▶ _Objective_: Copy out the material below, replacing "photographer" with "viewer" wherever it occurs and changing nothing else. Leave the pictures out of your copy.

>> BEGIN Supplied records

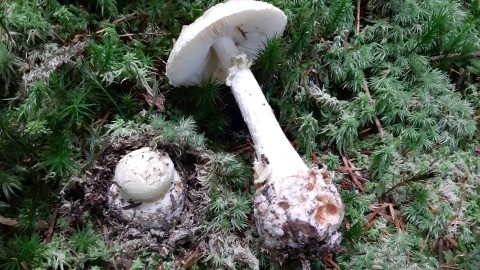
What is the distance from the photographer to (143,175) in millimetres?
2234

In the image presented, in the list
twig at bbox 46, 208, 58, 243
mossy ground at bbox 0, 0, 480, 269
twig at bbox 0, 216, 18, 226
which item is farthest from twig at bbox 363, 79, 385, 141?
twig at bbox 0, 216, 18, 226

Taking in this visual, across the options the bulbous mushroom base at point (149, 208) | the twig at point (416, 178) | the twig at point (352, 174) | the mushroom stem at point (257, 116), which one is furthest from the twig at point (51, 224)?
the twig at point (416, 178)

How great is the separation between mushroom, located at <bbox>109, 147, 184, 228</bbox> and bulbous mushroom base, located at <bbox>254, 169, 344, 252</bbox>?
0.43 meters

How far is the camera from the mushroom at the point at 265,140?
2186 millimetres

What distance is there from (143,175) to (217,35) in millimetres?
793

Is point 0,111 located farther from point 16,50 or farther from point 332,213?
point 332,213

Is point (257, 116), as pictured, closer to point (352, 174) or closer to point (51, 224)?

>> END Supplied records

▶ _The reply_:
What is the distance from the viewer to (143,175) in millimetres?
2234

In the image presented, in the list
twig at bbox 46, 208, 58, 243
mossy ground at bbox 0, 0, 480, 269
twig at bbox 0, 216, 18, 226
which item is farthest from twig at bbox 363, 79, 385, 141?
twig at bbox 0, 216, 18, 226

Taking in this visual, across the options the bulbous mushroom base at point (149, 208) | the twig at point (416, 178) | the twig at point (352, 174) | the mushroom stem at point (257, 116), which one is furthest from the twig at point (51, 224)?
the twig at point (416, 178)

How great is the separation between mushroom, located at <bbox>109, 147, 184, 228</bbox> and bulbous mushroom base, located at <bbox>254, 169, 344, 252</bbox>?
0.43 meters

How far is the camera from the mushroom at the point at 265,140?
2186 millimetres

What distance is there from (143,175) to (217,35) in millimetres?
793

Is point 0,111 located farther from point 16,50 or farther from point 332,213?
point 332,213

Is point (257, 116), as pictured, closer to point (352, 174) or closer to point (51, 224)?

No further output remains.